My Nnenna asks me for a second helping of food. Ee, I say to her which means yes. Quickly, she responds that I ought to say Ọ.
Ọ and Ee both are responses that you say to mean yes. Similar in the french oui and si, only with different rules attached to the meaning. We talked about it for 15 minutes where I explained that both words mean yes but she insists they are different.
She also tells me that she has never even noticed.
After picking up Spanish, French and Igbo, I feel there is no such thing as being fluent in your own language. This idea is simply is a misnomer, and we all have experiences where we have no precise understanding of what is going on in the utilization of our language.
Fluency would mean that you can have a concrete understanding of the syntax and communicate exactly what you are feeling with zero mistakes. That can’t be happening if there are miscommunications between folks that speak the same language.

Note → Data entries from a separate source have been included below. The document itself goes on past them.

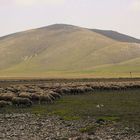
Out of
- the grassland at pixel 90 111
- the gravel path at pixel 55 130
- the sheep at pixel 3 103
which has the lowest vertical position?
the gravel path at pixel 55 130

Those miscommunications occur when one of two things happen. The communicator is not meeting the listener where they are. Conversely, the listener is not seeking to understand the speaker’s point of view. Even if this, which is a roundabout definition of empathy, is done correctly, our heads’ attempt to transfer words to feeling are highly individual according to the surroundings that we are accustomed.
The communicator speaks and the listener receives. Translating what you are feeling into a word is hard but not impossible. What is truly difficult is for the communicator to understand that the word that was originally translated themselves may not have the same word to feeling relationship held by the listener. Therefore, the listener has a choice. They can just continue as if all people interpret all stimuli equally. or the alternative is to accommodate for this lapse by maximizing for precision over haste.
The communicator must choose decisively how to relay information to the listener in a way that is easiest for them to pick up into the receivers’ belief-set. Folks trying to accomplish this through code switching. Unfortunately, code switching does not work. It leaves a strain on the communicators’ brain to generate an entirely new system, language and belief set which in the long-run leads to erosion of the speakers’ true ability to relay their own feelings.
The most downstream way to get your point across clearly is to, contrary to popular belief, be yourself. Simply couple this with the ability to clarify what you are attempting to relay in two to three completely divergent ways. The signal of success is brevity in communication. With brevity comes the ability to move away from communicating what needs to be done to simply doing.
On the second side of the inflection point, the listener must take the communicators words and translate them into their own belief set. Taking words for face value is disastrous and communication falters on this half of the equation most often because listeners run on autopilot through the belief that they translate others' words of their own language fluently.
The team wins when the listeners’ interpretations that are translated are congruent with the communicators’. When the listener flexes their empathy muscle, the need for overcommunication decreases, and we begin to see brevity.
With brevity comes the ability to move away from communicating what needs to be done to simply doing.